▶ ACTIVITIES:
(1) Rewrite the part of the text on the meaning of Dharma that opens with "Dharma is the Divine Force" and closes with "Dharma and Sva-dharma.", replacing "Indo-Vedic literature" with "ancient Indian literature".
(2) In the text on the meaning of Dharma, what is the Dharma called that is valid for every being, everywhere and always?
(3) Continue the text on the meaning of Dharma from its last sentence.

What Is the Meaning of Dharma?
Dharma is the Divine Force that moves, regulates, and sustains everything: the universal Balance, the sacred Law, the eternal Justice, the set of infallible Principles of Religion that govern the ethical, moral, political, social, and family life of every being. Dharma is the divine norm that rules creation and all creatures: from snakes to elephants, from the microbes we inhale with each breath to the great felines, from men to women, from children to the elderly, from kings to servants.
In the great wisdom texts of Indo-Vedic literature, Dharma is distinguished into Sanātana Dharma and Sva-dharma.
Sanātana Dharma is the eternal, perennial, and universal Dharma: the law beyond time and space, valid for every being, in every circumstance, everywhere and always.
Sva-dharma is instead the particular dharma of a given individual, situated in a specific historical period and geographical place, suited to a particular circumstance or context. The Sva-dharma of a king differs from that of a subject; that of a surgeon differs from that of a nurse; that of a father from that of a son, and so on.

▶ DATA TO EXAMINE:
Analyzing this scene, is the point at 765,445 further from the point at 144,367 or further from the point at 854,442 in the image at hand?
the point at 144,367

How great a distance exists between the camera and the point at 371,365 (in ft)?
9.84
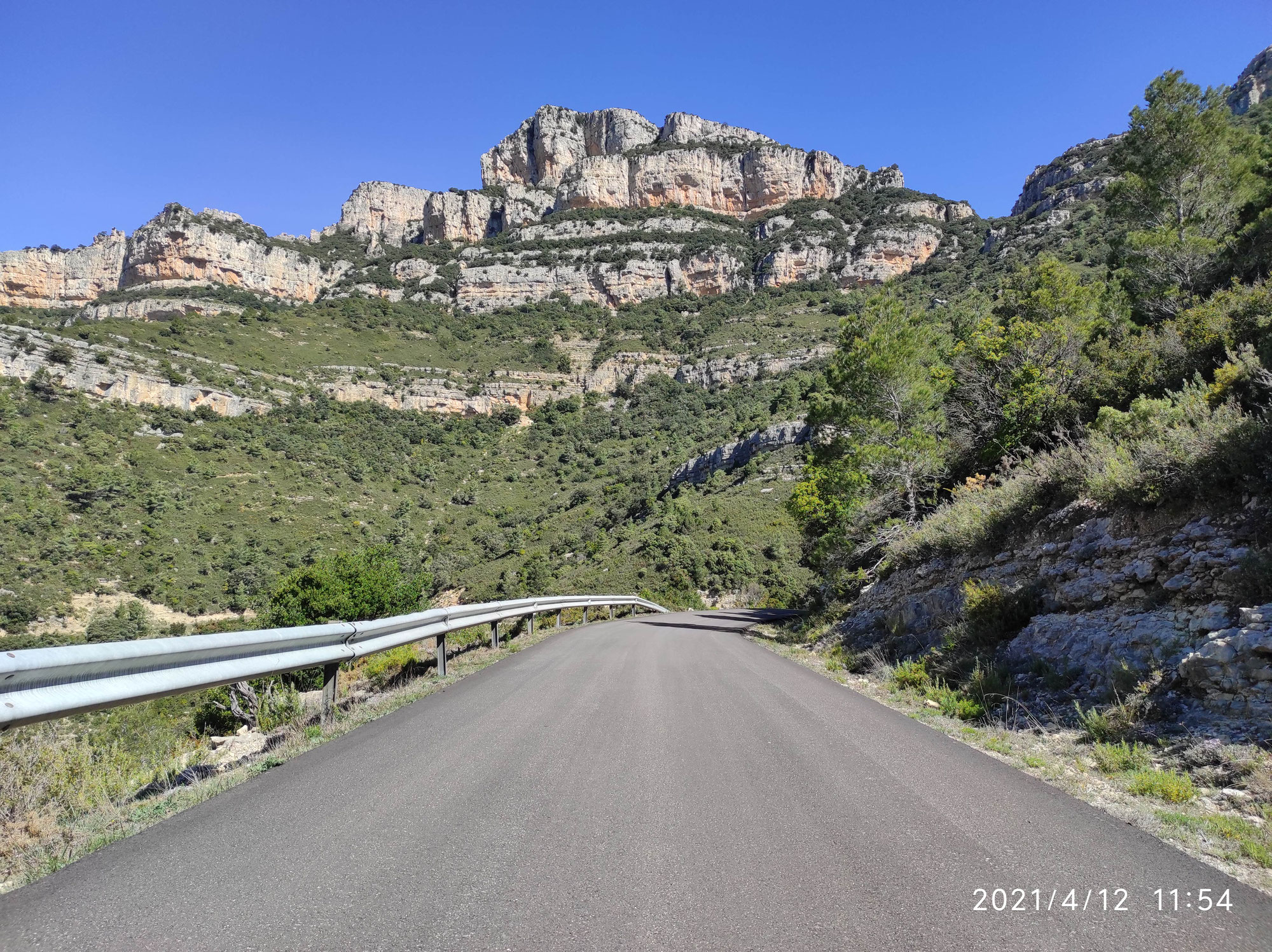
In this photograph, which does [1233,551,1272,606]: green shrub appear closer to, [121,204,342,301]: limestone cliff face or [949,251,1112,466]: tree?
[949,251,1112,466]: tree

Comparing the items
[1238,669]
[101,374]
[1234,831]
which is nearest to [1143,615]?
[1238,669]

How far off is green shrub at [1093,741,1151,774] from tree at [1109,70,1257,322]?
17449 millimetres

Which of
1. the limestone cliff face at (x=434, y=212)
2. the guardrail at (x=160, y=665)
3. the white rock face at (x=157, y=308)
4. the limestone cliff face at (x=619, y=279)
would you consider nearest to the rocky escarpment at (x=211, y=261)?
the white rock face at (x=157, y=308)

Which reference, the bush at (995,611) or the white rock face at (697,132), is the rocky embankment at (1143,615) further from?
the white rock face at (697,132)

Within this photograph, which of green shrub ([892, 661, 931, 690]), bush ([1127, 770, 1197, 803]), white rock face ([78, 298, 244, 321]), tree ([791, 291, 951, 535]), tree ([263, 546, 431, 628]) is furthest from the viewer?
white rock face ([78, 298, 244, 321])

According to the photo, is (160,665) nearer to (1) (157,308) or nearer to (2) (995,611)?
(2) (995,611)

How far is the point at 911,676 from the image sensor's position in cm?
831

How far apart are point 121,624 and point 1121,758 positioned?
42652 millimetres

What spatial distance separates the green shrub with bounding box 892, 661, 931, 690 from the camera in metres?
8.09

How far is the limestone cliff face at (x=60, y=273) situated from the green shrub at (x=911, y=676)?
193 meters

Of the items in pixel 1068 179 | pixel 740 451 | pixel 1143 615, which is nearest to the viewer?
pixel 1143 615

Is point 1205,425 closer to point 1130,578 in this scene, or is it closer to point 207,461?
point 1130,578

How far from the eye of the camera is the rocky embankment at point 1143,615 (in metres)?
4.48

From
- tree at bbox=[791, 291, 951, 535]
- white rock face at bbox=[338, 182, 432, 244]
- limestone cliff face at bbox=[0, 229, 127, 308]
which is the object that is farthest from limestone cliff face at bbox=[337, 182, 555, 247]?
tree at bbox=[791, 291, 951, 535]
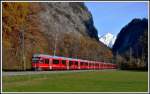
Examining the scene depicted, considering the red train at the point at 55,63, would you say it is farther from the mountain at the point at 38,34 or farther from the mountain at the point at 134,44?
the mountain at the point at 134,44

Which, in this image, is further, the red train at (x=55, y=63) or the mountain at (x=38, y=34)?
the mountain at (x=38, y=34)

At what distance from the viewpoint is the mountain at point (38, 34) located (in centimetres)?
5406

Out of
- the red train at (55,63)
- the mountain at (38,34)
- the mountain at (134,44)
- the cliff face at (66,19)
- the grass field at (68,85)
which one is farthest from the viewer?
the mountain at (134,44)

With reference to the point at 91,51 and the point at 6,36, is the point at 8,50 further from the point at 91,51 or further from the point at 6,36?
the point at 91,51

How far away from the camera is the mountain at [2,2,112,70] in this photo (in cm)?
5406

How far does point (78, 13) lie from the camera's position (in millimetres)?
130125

---

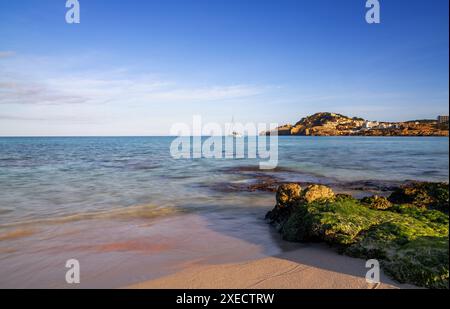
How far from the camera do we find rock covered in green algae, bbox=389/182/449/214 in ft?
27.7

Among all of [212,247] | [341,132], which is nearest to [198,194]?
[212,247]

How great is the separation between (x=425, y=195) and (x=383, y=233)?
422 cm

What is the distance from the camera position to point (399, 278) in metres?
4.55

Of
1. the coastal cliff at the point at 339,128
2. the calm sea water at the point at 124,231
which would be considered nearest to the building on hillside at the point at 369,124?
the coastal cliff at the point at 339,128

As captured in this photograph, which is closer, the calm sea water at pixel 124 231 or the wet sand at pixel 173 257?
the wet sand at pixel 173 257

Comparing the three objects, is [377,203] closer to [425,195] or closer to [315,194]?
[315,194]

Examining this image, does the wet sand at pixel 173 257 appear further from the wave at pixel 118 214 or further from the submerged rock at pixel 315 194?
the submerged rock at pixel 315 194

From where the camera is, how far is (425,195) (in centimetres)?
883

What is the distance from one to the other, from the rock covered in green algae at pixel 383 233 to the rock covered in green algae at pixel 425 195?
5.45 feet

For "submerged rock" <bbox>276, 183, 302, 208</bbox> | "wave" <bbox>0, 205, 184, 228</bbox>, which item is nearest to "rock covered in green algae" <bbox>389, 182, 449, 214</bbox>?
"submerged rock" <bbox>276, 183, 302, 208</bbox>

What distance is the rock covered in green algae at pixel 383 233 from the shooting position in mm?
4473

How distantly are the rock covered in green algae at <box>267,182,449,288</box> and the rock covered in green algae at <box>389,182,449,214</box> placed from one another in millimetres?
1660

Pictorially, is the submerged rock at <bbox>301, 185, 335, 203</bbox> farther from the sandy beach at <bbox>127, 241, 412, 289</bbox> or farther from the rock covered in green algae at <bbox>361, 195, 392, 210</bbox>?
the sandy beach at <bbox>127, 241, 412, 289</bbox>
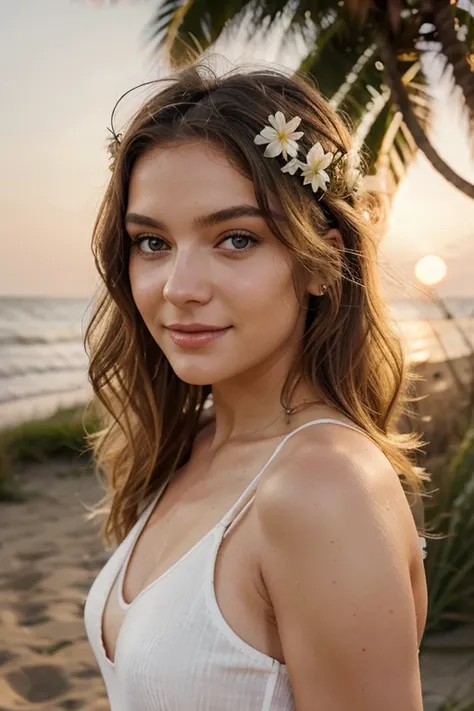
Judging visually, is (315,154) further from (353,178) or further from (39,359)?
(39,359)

▶ WRITTEN ANSWERS:
(1)
Dharma is the Divine Force that moves, regulates, and sustains everything: the universal Balance, the sacred Law, the eternal Justice, the set of infallible Principles of Religion that govern the ethical, moral, political, social, and family life of every being. Dharma is the divine norm that rules creation and all creatures: from snakes to elephants, from the microbes we inhale with each breath to the great felines, from men to women, from children to the elderly, from kings to servants.
In the great wisdom texts of ancient Indian literature, Dharma is distinguished into Sanātana Dharma and Sva-dharma.

(2) Sanātana Dharma

(3)
For it to generate evolution, joy, foresight, awareness, and love—which in its purest essence is the highest of all human sentiments—Sva-dharma should be perfectly integrated with Sanātana Dharma: what is beneficial on an individual level is so only insofar as it is harmonized with the supreme divine norm that organizes the universe.
Sanātana Dharma and Sva-dharma should represent points of reconciliation between human joy and universal joy, between the inner order of the individual and the order of the world, between human intelligence and divine intelligence. Becoming aware of the importance of this harmonization and putting it into practice allows us to evolve toward happiness, enlightenment, self-realization, and love.